The energy industry’s upstream products — crude oil, natural gas and NGLs — are commodities, so the lowest-cost producers generally do best, especially if they are well-connected to downstream markets. Due in large part to the intensity of competition, finite drilling locations, the constant need for capital investment and the chilling effect of political headwinds, the industry is in the middle of a consolidation cycle that has enabled a select group of top-tier E&Ps to build scale — and longer-lasting inventories — in the most productive parts of the most lucrative shale plays. That scale, in turn, helps these Shale Era winners reduce their costs, gain market share and — important in 2023 and beyond — return a big slice of their free cash flow to investors as dividends and stock buybacks. In today’s RBN blog, we discuss what’s driving that “urge to merge” and what it means for industry players large and small.
Mergers and acquisitions (M&A) cycles often play out like a high-school dance. It starts with the Prom King and Queen, and then the most desirable dance partners are eventually taken. Ultimately, the last people to dance are the ones who were too slow to ask and now must react and accept those still left, or end up on the outside looking in.
M&A cycles following that pattern are nothing new in the energy industry. The “Era of the Super-Major” in the early 2000s was kicked off by the merger of Exxon with Mobil in 1999. This consolidation focused on improving the return on invested capital (ROIC) of the combined business. After the ExxonMobil merger, a bevy of acquisitions followed: BP/Amoco/Arco, Total/Fina/Elf, Chevron/Texaco, and the unification of Royal Dutch and Shell. The goal was the same: scale matters and energy companies must deliver a higher ROIC to attract investment dollars. Since the best combinations usually occur early in the consolidation cycle, the number of potential partners shrinks as time goes on, with targets picked more on availability and less on attractiveness.

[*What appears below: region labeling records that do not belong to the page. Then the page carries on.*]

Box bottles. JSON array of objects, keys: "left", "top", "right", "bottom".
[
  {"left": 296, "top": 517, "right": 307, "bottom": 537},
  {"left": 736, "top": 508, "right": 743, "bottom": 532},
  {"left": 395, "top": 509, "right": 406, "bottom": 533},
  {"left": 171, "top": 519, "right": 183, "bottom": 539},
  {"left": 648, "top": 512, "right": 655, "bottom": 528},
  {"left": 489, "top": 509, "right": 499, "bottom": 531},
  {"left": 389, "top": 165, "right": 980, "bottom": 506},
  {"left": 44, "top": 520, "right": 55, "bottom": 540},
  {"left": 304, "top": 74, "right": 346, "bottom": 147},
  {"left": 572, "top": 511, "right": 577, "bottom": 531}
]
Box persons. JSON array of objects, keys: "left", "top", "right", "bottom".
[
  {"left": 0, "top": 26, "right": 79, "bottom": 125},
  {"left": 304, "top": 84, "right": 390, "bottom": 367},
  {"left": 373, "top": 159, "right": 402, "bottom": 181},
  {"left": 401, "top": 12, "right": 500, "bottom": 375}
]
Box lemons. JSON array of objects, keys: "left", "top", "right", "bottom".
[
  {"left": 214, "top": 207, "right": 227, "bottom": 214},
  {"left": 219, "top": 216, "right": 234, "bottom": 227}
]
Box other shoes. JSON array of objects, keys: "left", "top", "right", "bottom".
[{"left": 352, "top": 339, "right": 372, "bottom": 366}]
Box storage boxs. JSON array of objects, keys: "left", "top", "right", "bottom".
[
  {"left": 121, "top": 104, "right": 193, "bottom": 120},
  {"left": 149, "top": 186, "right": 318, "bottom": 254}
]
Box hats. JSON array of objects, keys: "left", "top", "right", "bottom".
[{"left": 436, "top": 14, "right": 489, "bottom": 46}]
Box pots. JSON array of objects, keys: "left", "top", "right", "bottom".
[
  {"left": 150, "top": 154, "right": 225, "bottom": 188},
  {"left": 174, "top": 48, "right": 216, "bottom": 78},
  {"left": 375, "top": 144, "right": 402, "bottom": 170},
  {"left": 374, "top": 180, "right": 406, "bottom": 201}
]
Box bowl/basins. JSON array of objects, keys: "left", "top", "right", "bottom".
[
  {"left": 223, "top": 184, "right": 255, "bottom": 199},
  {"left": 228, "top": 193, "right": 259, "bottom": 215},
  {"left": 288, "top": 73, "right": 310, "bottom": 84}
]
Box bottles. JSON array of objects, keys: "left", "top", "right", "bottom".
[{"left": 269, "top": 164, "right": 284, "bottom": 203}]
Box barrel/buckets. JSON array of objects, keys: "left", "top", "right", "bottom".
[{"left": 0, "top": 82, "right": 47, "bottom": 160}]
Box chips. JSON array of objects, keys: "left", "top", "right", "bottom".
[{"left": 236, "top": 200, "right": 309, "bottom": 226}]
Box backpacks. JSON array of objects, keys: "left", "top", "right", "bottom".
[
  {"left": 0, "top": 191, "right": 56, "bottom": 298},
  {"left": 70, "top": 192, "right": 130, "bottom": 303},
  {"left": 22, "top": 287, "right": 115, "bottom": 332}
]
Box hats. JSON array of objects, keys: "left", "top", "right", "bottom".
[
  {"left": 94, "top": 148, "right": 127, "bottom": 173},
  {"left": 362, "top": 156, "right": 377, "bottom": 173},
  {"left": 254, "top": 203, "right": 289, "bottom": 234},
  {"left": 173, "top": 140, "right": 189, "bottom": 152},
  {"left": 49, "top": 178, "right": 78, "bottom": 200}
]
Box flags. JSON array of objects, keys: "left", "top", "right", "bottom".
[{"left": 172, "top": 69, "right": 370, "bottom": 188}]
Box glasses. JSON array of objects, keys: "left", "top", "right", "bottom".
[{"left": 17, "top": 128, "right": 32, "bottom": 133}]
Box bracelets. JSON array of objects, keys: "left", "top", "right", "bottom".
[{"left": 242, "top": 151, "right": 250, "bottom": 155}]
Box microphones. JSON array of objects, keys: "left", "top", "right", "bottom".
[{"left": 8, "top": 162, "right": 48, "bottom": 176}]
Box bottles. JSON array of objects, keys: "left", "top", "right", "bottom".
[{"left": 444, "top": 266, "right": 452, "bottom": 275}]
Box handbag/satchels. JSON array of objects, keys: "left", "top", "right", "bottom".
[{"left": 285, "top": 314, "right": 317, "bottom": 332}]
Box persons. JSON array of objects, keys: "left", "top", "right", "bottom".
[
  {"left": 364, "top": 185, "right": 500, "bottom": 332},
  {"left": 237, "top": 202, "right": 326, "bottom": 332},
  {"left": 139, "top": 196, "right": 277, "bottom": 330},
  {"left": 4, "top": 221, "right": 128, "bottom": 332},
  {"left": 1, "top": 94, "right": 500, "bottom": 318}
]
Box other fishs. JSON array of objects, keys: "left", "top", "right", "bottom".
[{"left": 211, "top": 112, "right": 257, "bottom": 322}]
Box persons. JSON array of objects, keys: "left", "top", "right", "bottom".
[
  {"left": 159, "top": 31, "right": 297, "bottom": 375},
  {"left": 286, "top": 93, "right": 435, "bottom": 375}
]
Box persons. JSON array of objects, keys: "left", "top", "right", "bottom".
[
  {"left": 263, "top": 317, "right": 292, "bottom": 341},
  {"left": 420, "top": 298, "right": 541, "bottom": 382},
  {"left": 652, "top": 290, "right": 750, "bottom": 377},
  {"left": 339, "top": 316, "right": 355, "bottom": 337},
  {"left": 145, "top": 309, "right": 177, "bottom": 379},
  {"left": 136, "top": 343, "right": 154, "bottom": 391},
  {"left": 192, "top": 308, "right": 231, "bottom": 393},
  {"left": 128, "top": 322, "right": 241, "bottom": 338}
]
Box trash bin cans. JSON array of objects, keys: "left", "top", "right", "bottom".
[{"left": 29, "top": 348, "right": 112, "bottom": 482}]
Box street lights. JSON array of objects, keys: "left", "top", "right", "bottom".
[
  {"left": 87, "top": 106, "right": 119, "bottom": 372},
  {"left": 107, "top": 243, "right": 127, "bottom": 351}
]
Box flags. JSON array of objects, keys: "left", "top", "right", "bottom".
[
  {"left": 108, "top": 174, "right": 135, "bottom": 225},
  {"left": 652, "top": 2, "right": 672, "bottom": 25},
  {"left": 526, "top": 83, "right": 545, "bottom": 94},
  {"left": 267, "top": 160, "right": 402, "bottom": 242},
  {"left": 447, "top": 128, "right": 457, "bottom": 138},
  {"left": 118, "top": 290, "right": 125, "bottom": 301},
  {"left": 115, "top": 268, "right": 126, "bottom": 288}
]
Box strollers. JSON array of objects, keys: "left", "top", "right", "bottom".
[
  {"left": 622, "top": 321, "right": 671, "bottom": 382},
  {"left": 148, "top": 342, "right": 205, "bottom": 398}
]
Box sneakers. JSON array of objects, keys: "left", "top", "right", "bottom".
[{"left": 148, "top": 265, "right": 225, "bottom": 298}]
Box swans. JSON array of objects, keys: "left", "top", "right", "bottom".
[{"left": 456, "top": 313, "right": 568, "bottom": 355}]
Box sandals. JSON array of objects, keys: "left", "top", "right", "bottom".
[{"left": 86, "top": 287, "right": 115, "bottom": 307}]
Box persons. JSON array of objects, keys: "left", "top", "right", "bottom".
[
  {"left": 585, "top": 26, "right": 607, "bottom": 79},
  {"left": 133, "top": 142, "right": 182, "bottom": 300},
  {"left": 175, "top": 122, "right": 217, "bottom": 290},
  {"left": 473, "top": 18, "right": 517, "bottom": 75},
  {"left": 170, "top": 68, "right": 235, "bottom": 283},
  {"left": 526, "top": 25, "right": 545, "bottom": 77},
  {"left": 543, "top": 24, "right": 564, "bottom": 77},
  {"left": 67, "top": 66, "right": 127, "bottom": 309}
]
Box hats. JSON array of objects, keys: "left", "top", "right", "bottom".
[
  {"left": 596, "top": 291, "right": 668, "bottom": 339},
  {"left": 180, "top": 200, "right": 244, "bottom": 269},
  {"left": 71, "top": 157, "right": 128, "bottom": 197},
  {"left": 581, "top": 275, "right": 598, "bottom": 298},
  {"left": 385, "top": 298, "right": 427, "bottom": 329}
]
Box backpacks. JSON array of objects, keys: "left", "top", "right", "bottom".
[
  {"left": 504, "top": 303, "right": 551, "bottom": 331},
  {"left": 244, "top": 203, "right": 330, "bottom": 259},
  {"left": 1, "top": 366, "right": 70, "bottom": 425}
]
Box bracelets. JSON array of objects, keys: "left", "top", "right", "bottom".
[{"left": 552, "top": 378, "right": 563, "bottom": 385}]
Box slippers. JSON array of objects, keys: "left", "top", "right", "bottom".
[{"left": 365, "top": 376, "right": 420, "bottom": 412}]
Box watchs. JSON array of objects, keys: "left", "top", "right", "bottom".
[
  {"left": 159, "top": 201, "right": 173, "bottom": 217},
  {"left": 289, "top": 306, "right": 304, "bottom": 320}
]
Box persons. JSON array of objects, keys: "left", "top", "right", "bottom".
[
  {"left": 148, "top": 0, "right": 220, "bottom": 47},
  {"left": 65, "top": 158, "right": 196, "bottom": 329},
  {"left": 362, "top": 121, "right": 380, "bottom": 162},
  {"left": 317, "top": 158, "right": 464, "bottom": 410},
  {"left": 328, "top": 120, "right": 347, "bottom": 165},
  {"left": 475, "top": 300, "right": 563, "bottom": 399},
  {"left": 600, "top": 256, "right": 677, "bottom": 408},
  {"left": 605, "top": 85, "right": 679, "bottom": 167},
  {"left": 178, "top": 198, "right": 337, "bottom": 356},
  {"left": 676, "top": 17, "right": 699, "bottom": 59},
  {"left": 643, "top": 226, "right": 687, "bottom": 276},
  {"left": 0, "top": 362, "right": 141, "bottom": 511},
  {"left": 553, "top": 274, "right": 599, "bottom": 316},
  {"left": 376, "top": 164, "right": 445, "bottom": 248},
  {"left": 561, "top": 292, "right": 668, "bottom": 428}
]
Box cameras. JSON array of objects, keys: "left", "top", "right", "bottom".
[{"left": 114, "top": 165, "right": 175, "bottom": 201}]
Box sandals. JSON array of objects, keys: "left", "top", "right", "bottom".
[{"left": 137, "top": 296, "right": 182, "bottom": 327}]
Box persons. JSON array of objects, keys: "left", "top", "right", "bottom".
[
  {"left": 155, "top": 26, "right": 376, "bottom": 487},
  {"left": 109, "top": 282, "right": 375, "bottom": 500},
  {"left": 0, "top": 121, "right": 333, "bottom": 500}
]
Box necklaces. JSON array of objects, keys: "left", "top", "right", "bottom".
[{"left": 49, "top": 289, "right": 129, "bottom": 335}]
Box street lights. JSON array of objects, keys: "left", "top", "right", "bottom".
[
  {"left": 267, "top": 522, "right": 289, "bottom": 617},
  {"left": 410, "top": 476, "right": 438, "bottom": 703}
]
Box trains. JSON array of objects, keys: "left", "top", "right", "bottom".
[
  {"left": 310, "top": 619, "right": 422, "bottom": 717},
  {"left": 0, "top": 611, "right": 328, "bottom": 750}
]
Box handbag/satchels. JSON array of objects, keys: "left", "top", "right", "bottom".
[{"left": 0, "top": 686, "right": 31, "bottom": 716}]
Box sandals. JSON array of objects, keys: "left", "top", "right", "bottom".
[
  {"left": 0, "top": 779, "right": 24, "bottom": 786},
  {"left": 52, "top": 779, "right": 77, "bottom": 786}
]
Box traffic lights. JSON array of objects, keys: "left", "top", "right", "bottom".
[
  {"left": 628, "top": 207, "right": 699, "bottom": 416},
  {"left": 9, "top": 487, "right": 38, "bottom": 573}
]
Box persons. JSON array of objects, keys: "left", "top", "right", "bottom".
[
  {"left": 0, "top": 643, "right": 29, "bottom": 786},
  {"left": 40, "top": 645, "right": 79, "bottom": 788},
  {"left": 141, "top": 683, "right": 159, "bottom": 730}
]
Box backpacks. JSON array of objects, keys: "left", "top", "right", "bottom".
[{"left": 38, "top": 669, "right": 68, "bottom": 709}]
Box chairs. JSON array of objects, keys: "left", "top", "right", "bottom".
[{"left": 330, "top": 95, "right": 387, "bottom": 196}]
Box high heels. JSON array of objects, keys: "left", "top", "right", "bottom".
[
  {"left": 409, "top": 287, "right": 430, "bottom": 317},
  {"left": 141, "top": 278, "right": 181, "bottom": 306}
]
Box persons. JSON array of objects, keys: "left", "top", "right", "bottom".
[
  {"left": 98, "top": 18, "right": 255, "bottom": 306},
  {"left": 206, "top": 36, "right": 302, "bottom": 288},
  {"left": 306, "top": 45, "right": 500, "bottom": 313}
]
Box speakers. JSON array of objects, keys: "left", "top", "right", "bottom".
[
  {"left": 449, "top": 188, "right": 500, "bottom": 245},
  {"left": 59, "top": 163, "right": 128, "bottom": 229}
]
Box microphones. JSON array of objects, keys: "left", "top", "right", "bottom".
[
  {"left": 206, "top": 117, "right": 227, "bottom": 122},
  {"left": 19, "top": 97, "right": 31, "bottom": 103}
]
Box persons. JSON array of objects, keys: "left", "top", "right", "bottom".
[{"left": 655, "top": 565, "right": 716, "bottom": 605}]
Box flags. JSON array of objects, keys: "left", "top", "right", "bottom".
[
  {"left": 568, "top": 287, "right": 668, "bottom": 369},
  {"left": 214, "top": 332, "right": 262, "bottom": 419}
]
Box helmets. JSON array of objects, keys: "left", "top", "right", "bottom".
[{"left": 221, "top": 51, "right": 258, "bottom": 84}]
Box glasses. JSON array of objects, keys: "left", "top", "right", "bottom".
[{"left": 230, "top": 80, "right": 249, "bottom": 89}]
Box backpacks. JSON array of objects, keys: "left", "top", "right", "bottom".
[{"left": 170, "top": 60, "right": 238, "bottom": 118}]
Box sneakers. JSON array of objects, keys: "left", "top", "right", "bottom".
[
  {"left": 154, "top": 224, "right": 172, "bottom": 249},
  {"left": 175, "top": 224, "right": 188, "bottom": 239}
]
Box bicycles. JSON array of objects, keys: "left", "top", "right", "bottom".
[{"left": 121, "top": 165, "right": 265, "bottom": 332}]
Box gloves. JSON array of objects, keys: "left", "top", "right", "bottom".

Those companies dominated the field of U.S. producers as domestic supplies declined prior to the Shale Revolution. So much has changed in the past 15 years that it may be tough to recall how different the U.S. production landscape was prior to that. Most domestic production came from the Gulf of Mexico, plus Alaska’s North Slope, Texas and California. However, as horizontal drilling and hydraulic fracturing took center stage, new areas opened up and the number of rigs per state — and the number of states with active drilling — multiplied.